* Exercise task 1:
Copy everything in the transcript from "GAYLON CAMPBELL 32:02" down to "measuring electrical conductivity.", renaming each "electrical conductivity" as "EC".
* Exercise task 2:
According to the transcript, what tends to mask the signal in some irrigated soils when electrical conductivity is measured?

* Excerpt provided:
####################
GAYLON CAMPBELL 32:02
Well, with electrical conductivity all that you can measure is the total nutrient content and so, nitrogen typically is a pretty large part of the total nutrients that are being taken up and so, in a sense, you can measure that by following the electrical conductivity, and that often works in soil too. It depends. Some irrigated soils have pretty high salinity, background salinity, and that tends to mask the signal that you can get because all you’re measuring is electrical conductivity, but in soils that have relatively low background salinity, you can do a pretty good job of monitoring the the nutrients that are there by measuring electrical conductivity.
BRAD NEWBOLD 33:09
All right. And along those same lines, this other individual is asking what is the general relationship between EC and plant nutrients such as nitrogen, phosphorus, potassium, etc.?
GAYLON CAMPBELL 33:26
Well, that relationship is the one I showed in the second slide, I think it was, and again, it differs some depending on the makeup of the nutrient solution, but for a controlled environment situations, for hydroponic situations, where we mix up the nutrient solution to meet the needs the plant, typically the plants will take up the nutrients in proportion in the right proportions. And so, the overall concentration that you get from the electrical conductivity will tell you the level of nutrients available in the substrate.
BRAD NEWBOLD 34:19
Alright. This next one is, I’d like to know more about the methods used for determination of field moisture capacity and how it relates to plant osmosis.
GAYLON CAMPBELL 34:32
Okay, that’s something that we didn’t cover in this lecture, but we intend to in the next one, and so I’ll try to go into that in more detail, determining the field capacity, or I don’t know what you call it in controlled environments situations, but we’ll talk about the water balance and field capacity in the next lecture.
####################
Data records:
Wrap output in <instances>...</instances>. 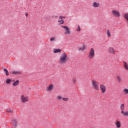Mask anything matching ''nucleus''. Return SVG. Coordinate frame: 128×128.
Instances as JSON below:
<instances>
[{
	"instance_id": "6ab92c4d",
	"label": "nucleus",
	"mask_w": 128,
	"mask_h": 128,
	"mask_svg": "<svg viewBox=\"0 0 128 128\" xmlns=\"http://www.w3.org/2000/svg\"><path fill=\"white\" fill-rule=\"evenodd\" d=\"M120 108L121 110V112L124 110V104H122L120 106Z\"/></svg>"
},
{
	"instance_id": "ddd939ff",
	"label": "nucleus",
	"mask_w": 128,
	"mask_h": 128,
	"mask_svg": "<svg viewBox=\"0 0 128 128\" xmlns=\"http://www.w3.org/2000/svg\"><path fill=\"white\" fill-rule=\"evenodd\" d=\"M12 74H14V76H20V74H22V72L20 71H14L12 72Z\"/></svg>"
},
{
	"instance_id": "dca6fc26",
	"label": "nucleus",
	"mask_w": 128,
	"mask_h": 128,
	"mask_svg": "<svg viewBox=\"0 0 128 128\" xmlns=\"http://www.w3.org/2000/svg\"><path fill=\"white\" fill-rule=\"evenodd\" d=\"M86 50V46L83 45L82 48H79V52H84Z\"/></svg>"
},
{
	"instance_id": "f8f14e48",
	"label": "nucleus",
	"mask_w": 128,
	"mask_h": 128,
	"mask_svg": "<svg viewBox=\"0 0 128 128\" xmlns=\"http://www.w3.org/2000/svg\"><path fill=\"white\" fill-rule=\"evenodd\" d=\"M115 126L116 128H122V122H120V121H116Z\"/></svg>"
},
{
	"instance_id": "9b49d317",
	"label": "nucleus",
	"mask_w": 128,
	"mask_h": 128,
	"mask_svg": "<svg viewBox=\"0 0 128 128\" xmlns=\"http://www.w3.org/2000/svg\"><path fill=\"white\" fill-rule=\"evenodd\" d=\"M62 52L61 49H54L53 50L54 54H60Z\"/></svg>"
},
{
	"instance_id": "4468645a",
	"label": "nucleus",
	"mask_w": 128,
	"mask_h": 128,
	"mask_svg": "<svg viewBox=\"0 0 128 128\" xmlns=\"http://www.w3.org/2000/svg\"><path fill=\"white\" fill-rule=\"evenodd\" d=\"M106 34L108 38H112V33L110 32V30H107Z\"/></svg>"
},
{
	"instance_id": "cd10ccee",
	"label": "nucleus",
	"mask_w": 128,
	"mask_h": 128,
	"mask_svg": "<svg viewBox=\"0 0 128 128\" xmlns=\"http://www.w3.org/2000/svg\"><path fill=\"white\" fill-rule=\"evenodd\" d=\"M58 22L60 24H64V20H59Z\"/></svg>"
},
{
	"instance_id": "f257e3e1",
	"label": "nucleus",
	"mask_w": 128,
	"mask_h": 128,
	"mask_svg": "<svg viewBox=\"0 0 128 128\" xmlns=\"http://www.w3.org/2000/svg\"><path fill=\"white\" fill-rule=\"evenodd\" d=\"M68 60V56L66 53H62L60 56L59 62L60 64H66Z\"/></svg>"
},
{
	"instance_id": "a878e982",
	"label": "nucleus",
	"mask_w": 128,
	"mask_h": 128,
	"mask_svg": "<svg viewBox=\"0 0 128 128\" xmlns=\"http://www.w3.org/2000/svg\"><path fill=\"white\" fill-rule=\"evenodd\" d=\"M56 40V37L51 38L50 39V42H54Z\"/></svg>"
},
{
	"instance_id": "0eeeda50",
	"label": "nucleus",
	"mask_w": 128,
	"mask_h": 128,
	"mask_svg": "<svg viewBox=\"0 0 128 128\" xmlns=\"http://www.w3.org/2000/svg\"><path fill=\"white\" fill-rule=\"evenodd\" d=\"M92 6L94 8H100V4L99 2H94L92 4Z\"/></svg>"
},
{
	"instance_id": "bb28decb",
	"label": "nucleus",
	"mask_w": 128,
	"mask_h": 128,
	"mask_svg": "<svg viewBox=\"0 0 128 128\" xmlns=\"http://www.w3.org/2000/svg\"><path fill=\"white\" fill-rule=\"evenodd\" d=\"M124 18H126L128 22V14H125L124 16Z\"/></svg>"
},
{
	"instance_id": "c85d7f7f",
	"label": "nucleus",
	"mask_w": 128,
	"mask_h": 128,
	"mask_svg": "<svg viewBox=\"0 0 128 128\" xmlns=\"http://www.w3.org/2000/svg\"><path fill=\"white\" fill-rule=\"evenodd\" d=\"M8 112H10V114H12V109H8L7 110Z\"/></svg>"
},
{
	"instance_id": "20e7f679",
	"label": "nucleus",
	"mask_w": 128,
	"mask_h": 128,
	"mask_svg": "<svg viewBox=\"0 0 128 128\" xmlns=\"http://www.w3.org/2000/svg\"><path fill=\"white\" fill-rule=\"evenodd\" d=\"M62 28L65 30L64 34L66 36H70L72 32H70V29L67 26H62Z\"/></svg>"
},
{
	"instance_id": "72a5a7b5",
	"label": "nucleus",
	"mask_w": 128,
	"mask_h": 128,
	"mask_svg": "<svg viewBox=\"0 0 128 128\" xmlns=\"http://www.w3.org/2000/svg\"><path fill=\"white\" fill-rule=\"evenodd\" d=\"M26 16L28 18V14H26Z\"/></svg>"
},
{
	"instance_id": "c9c22d12",
	"label": "nucleus",
	"mask_w": 128,
	"mask_h": 128,
	"mask_svg": "<svg viewBox=\"0 0 128 128\" xmlns=\"http://www.w3.org/2000/svg\"><path fill=\"white\" fill-rule=\"evenodd\" d=\"M97 0V1H98V0Z\"/></svg>"
},
{
	"instance_id": "423d86ee",
	"label": "nucleus",
	"mask_w": 128,
	"mask_h": 128,
	"mask_svg": "<svg viewBox=\"0 0 128 128\" xmlns=\"http://www.w3.org/2000/svg\"><path fill=\"white\" fill-rule=\"evenodd\" d=\"M100 89L101 92L102 94H104L106 92V86L104 84H101L100 86Z\"/></svg>"
},
{
	"instance_id": "f704fd0d",
	"label": "nucleus",
	"mask_w": 128,
	"mask_h": 128,
	"mask_svg": "<svg viewBox=\"0 0 128 128\" xmlns=\"http://www.w3.org/2000/svg\"><path fill=\"white\" fill-rule=\"evenodd\" d=\"M63 18H66V17H63Z\"/></svg>"
},
{
	"instance_id": "473e14b6",
	"label": "nucleus",
	"mask_w": 128,
	"mask_h": 128,
	"mask_svg": "<svg viewBox=\"0 0 128 128\" xmlns=\"http://www.w3.org/2000/svg\"><path fill=\"white\" fill-rule=\"evenodd\" d=\"M14 124L15 126H16V124H17L16 121H14Z\"/></svg>"
},
{
	"instance_id": "c756f323",
	"label": "nucleus",
	"mask_w": 128,
	"mask_h": 128,
	"mask_svg": "<svg viewBox=\"0 0 128 128\" xmlns=\"http://www.w3.org/2000/svg\"><path fill=\"white\" fill-rule=\"evenodd\" d=\"M80 26H78V30H77V32H80Z\"/></svg>"
},
{
	"instance_id": "aec40b11",
	"label": "nucleus",
	"mask_w": 128,
	"mask_h": 128,
	"mask_svg": "<svg viewBox=\"0 0 128 128\" xmlns=\"http://www.w3.org/2000/svg\"><path fill=\"white\" fill-rule=\"evenodd\" d=\"M52 88H54V86L52 85H50L48 88V91L50 92V90H52Z\"/></svg>"
},
{
	"instance_id": "7c9ffc66",
	"label": "nucleus",
	"mask_w": 128,
	"mask_h": 128,
	"mask_svg": "<svg viewBox=\"0 0 128 128\" xmlns=\"http://www.w3.org/2000/svg\"><path fill=\"white\" fill-rule=\"evenodd\" d=\"M72 82H73L74 84H76V78H74L72 80Z\"/></svg>"
},
{
	"instance_id": "2f4dec72",
	"label": "nucleus",
	"mask_w": 128,
	"mask_h": 128,
	"mask_svg": "<svg viewBox=\"0 0 128 128\" xmlns=\"http://www.w3.org/2000/svg\"><path fill=\"white\" fill-rule=\"evenodd\" d=\"M60 20H64V17H62V16H60Z\"/></svg>"
},
{
	"instance_id": "6e6552de",
	"label": "nucleus",
	"mask_w": 128,
	"mask_h": 128,
	"mask_svg": "<svg viewBox=\"0 0 128 128\" xmlns=\"http://www.w3.org/2000/svg\"><path fill=\"white\" fill-rule=\"evenodd\" d=\"M21 102L24 103L28 102V97L22 96H21Z\"/></svg>"
},
{
	"instance_id": "f03ea898",
	"label": "nucleus",
	"mask_w": 128,
	"mask_h": 128,
	"mask_svg": "<svg viewBox=\"0 0 128 128\" xmlns=\"http://www.w3.org/2000/svg\"><path fill=\"white\" fill-rule=\"evenodd\" d=\"M96 56V51L94 48L90 49L89 51V54L88 55V58L89 60H94Z\"/></svg>"
},
{
	"instance_id": "5701e85b",
	"label": "nucleus",
	"mask_w": 128,
	"mask_h": 128,
	"mask_svg": "<svg viewBox=\"0 0 128 128\" xmlns=\"http://www.w3.org/2000/svg\"><path fill=\"white\" fill-rule=\"evenodd\" d=\"M11 82H12V80L10 79L7 80L6 81V84H10Z\"/></svg>"
},
{
	"instance_id": "2eb2a0df",
	"label": "nucleus",
	"mask_w": 128,
	"mask_h": 128,
	"mask_svg": "<svg viewBox=\"0 0 128 128\" xmlns=\"http://www.w3.org/2000/svg\"><path fill=\"white\" fill-rule=\"evenodd\" d=\"M117 80H118L119 84H120V82H122V77H120V76H117Z\"/></svg>"
},
{
	"instance_id": "39448f33",
	"label": "nucleus",
	"mask_w": 128,
	"mask_h": 128,
	"mask_svg": "<svg viewBox=\"0 0 128 128\" xmlns=\"http://www.w3.org/2000/svg\"><path fill=\"white\" fill-rule=\"evenodd\" d=\"M112 14L114 16L115 18H120V13L116 10H112Z\"/></svg>"
},
{
	"instance_id": "4be33fe9",
	"label": "nucleus",
	"mask_w": 128,
	"mask_h": 128,
	"mask_svg": "<svg viewBox=\"0 0 128 128\" xmlns=\"http://www.w3.org/2000/svg\"><path fill=\"white\" fill-rule=\"evenodd\" d=\"M62 98H63L62 96H58L56 97L58 100H62Z\"/></svg>"
},
{
	"instance_id": "7ed1b4c3",
	"label": "nucleus",
	"mask_w": 128,
	"mask_h": 128,
	"mask_svg": "<svg viewBox=\"0 0 128 128\" xmlns=\"http://www.w3.org/2000/svg\"><path fill=\"white\" fill-rule=\"evenodd\" d=\"M92 88L95 90H100V83L94 80H92Z\"/></svg>"
},
{
	"instance_id": "f3484780",
	"label": "nucleus",
	"mask_w": 128,
	"mask_h": 128,
	"mask_svg": "<svg viewBox=\"0 0 128 128\" xmlns=\"http://www.w3.org/2000/svg\"><path fill=\"white\" fill-rule=\"evenodd\" d=\"M124 68L126 70H128V64L126 62H124Z\"/></svg>"
},
{
	"instance_id": "9d476101",
	"label": "nucleus",
	"mask_w": 128,
	"mask_h": 128,
	"mask_svg": "<svg viewBox=\"0 0 128 128\" xmlns=\"http://www.w3.org/2000/svg\"><path fill=\"white\" fill-rule=\"evenodd\" d=\"M120 114L122 116H126L128 118V111L126 112L124 110L123 111H121Z\"/></svg>"
},
{
	"instance_id": "b1692460",
	"label": "nucleus",
	"mask_w": 128,
	"mask_h": 128,
	"mask_svg": "<svg viewBox=\"0 0 128 128\" xmlns=\"http://www.w3.org/2000/svg\"><path fill=\"white\" fill-rule=\"evenodd\" d=\"M124 92L125 94H128V89H126V88L124 89Z\"/></svg>"
},
{
	"instance_id": "a211bd4d",
	"label": "nucleus",
	"mask_w": 128,
	"mask_h": 128,
	"mask_svg": "<svg viewBox=\"0 0 128 128\" xmlns=\"http://www.w3.org/2000/svg\"><path fill=\"white\" fill-rule=\"evenodd\" d=\"M19 84H20V81L17 80L14 83L13 86H18Z\"/></svg>"
},
{
	"instance_id": "412c9836",
	"label": "nucleus",
	"mask_w": 128,
	"mask_h": 128,
	"mask_svg": "<svg viewBox=\"0 0 128 128\" xmlns=\"http://www.w3.org/2000/svg\"><path fill=\"white\" fill-rule=\"evenodd\" d=\"M4 72L6 74V76H10V73H8V71L6 69H4Z\"/></svg>"
},
{
	"instance_id": "1a4fd4ad",
	"label": "nucleus",
	"mask_w": 128,
	"mask_h": 128,
	"mask_svg": "<svg viewBox=\"0 0 128 128\" xmlns=\"http://www.w3.org/2000/svg\"><path fill=\"white\" fill-rule=\"evenodd\" d=\"M108 52L111 54H116V50L114 49V48L110 47L108 50Z\"/></svg>"
},
{
	"instance_id": "393cba45",
	"label": "nucleus",
	"mask_w": 128,
	"mask_h": 128,
	"mask_svg": "<svg viewBox=\"0 0 128 128\" xmlns=\"http://www.w3.org/2000/svg\"><path fill=\"white\" fill-rule=\"evenodd\" d=\"M62 100L64 102H68L70 99L68 98H62Z\"/></svg>"
}]
</instances>
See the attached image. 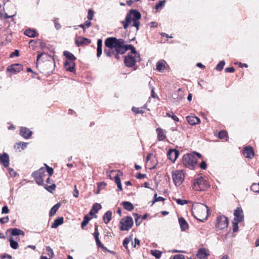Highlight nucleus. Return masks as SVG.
<instances>
[{
    "label": "nucleus",
    "mask_w": 259,
    "mask_h": 259,
    "mask_svg": "<svg viewBox=\"0 0 259 259\" xmlns=\"http://www.w3.org/2000/svg\"><path fill=\"white\" fill-rule=\"evenodd\" d=\"M16 14V13L15 12V14H14L13 15L9 16L6 13H3L0 12V17L2 19H3V18L7 19V18H12V17H14Z\"/></svg>",
    "instance_id": "46"
},
{
    "label": "nucleus",
    "mask_w": 259,
    "mask_h": 259,
    "mask_svg": "<svg viewBox=\"0 0 259 259\" xmlns=\"http://www.w3.org/2000/svg\"><path fill=\"white\" fill-rule=\"evenodd\" d=\"M201 157V154L196 152L190 154L188 153L184 155L183 163L185 167L193 169L197 164L198 159H200Z\"/></svg>",
    "instance_id": "2"
},
{
    "label": "nucleus",
    "mask_w": 259,
    "mask_h": 259,
    "mask_svg": "<svg viewBox=\"0 0 259 259\" xmlns=\"http://www.w3.org/2000/svg\"><path fill=\"white\" fill-rule=\"evenodd\" d=\"M11 234L12 236H14L19 235L24 236L25 235L24 231L16 228L11 230Z\"/></svg>",
    "instance_id": "30"
},
{
    "label": "nucleus",
    "mask_w": 259,
    "mask_h": 259,
    "mask_svg": "<svg viewBox=\"0 0 259 259\" xmlns=\"http://www.w3.org/2000/svg\"><path fill=\"white\" fill-rule=\"evenodd\" d=\"M23 70V66L20 64H13L8 66L7 71L12 74H16Z\"/></svg>",
    "instance_id": "10"
},
{
    "label": "nucleus",
    "mask_w": 259,
    "mask_h": 259,
    "mask_svg": "<svg viewBox=\"0 0 259 259\" xmlns=\"http://www.w3.org/2000/svg\"><path fill=\"white\" fill-rule=\"evenodd\" d=\"M225 71L226 72L232 73V72H234L235 71V69L233 67H227V68H226L225 69Z\"/></svg>",
    "instance_id": "63"
},
{
    "label": "nucleus",
    "mask_w": 259,
    "mask_h": 259,
    "mask_svg": "<svg viewBox=\"0 0 259 259\" xmlns=\"http://www.w3.org/2000/svg\"><path fill=\"white\" fill-rule=\"evenodd\" d=\"M27 143L19 142L17 144L18 146H21L22 149H24L27 146Z\"/></svg>",
    "instance_id": "61"
},
{
    "label": "nucleus",
    "mask_w": 259,
    "mask_h": 259,
    "mask_svg": "<svg viewBox=\"0 0 259 259\" xmlns=\"http://www.w3.org/2000/svg\"><path fill=\"white\" fill-rule=\"evenodd\" d=\"M229 224L228 218L222 215L217 217L216 220L215 228L222 230L227 228Z\"/></svg>",
    "instance_id": "8"
},
{
    "label": "nucleus",
    "mask_w": 259,
    "mask_h": 259,
    "mask_svg": "<svg viewBox=\"0 0 259 259\" xmlns=\"http://www.w3.org/2000/svg\"><path fill=\"white\" fill-rule=\"evenodd\" d=\"M238 230V222H233V231L234 232H236Z\"/></svg>",
    "instance_id": "56"
},
{
    "label": "nucleus",
    "mask_w": 259,
    "mask_h": 259,
    "mask_svg": "<svg viewBox=\"0 0 259 259\" xmlns=\"http://www.w3.org/2000/svg\"><path fill=\"white\" fill-rule=\"evenodd\" d=\"M141 18V13L136 9L131 10L127 14L124 21H121L123 28L126 29L131 24L132 21H133L132 26L136 28V30H138L140 23L139 20Z\"/></svg>",
    "instance_id": "1"
},
{
    "label": "nucleus",
    "mask_w": 259,
    "mask_h": 259,
    "mask_svg": "<svg viewBox=\"0 0 259 259\" xmlns=\"http://www.w3.org/2000/svg\"><path fill=\"white\" fill-rule=\"evenodd\" d=\"M46 168L41 167L38 170L35 171L32 174L36 183L39 185H42L44 184L43 177L45 176Z\"/></svg>",
    "instance_id": "7"
},
{
    "label": "nucleus",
####################
* Exercise answer 1:
GAYLON CAMPBELL 32:02
Well, with EC all that you can measure is the total nutrient content and so, nitrogen typically is a pretty large part of the total nutrients that are being taken up and so, in a sense, you can measure that by following the EC, and that often works in soil too. It depends. Some irrigated soils have pretty high salinity, background salinity, and that tends to mask the signal that you can get because all you’re measuring is EC, but in soils that have relatively low background salinity, you can do a pretty good job of monitoring the the nutrients that are there by measuring EC.

* Exercise answer 2:
Their pretty high background salinity masks the signal.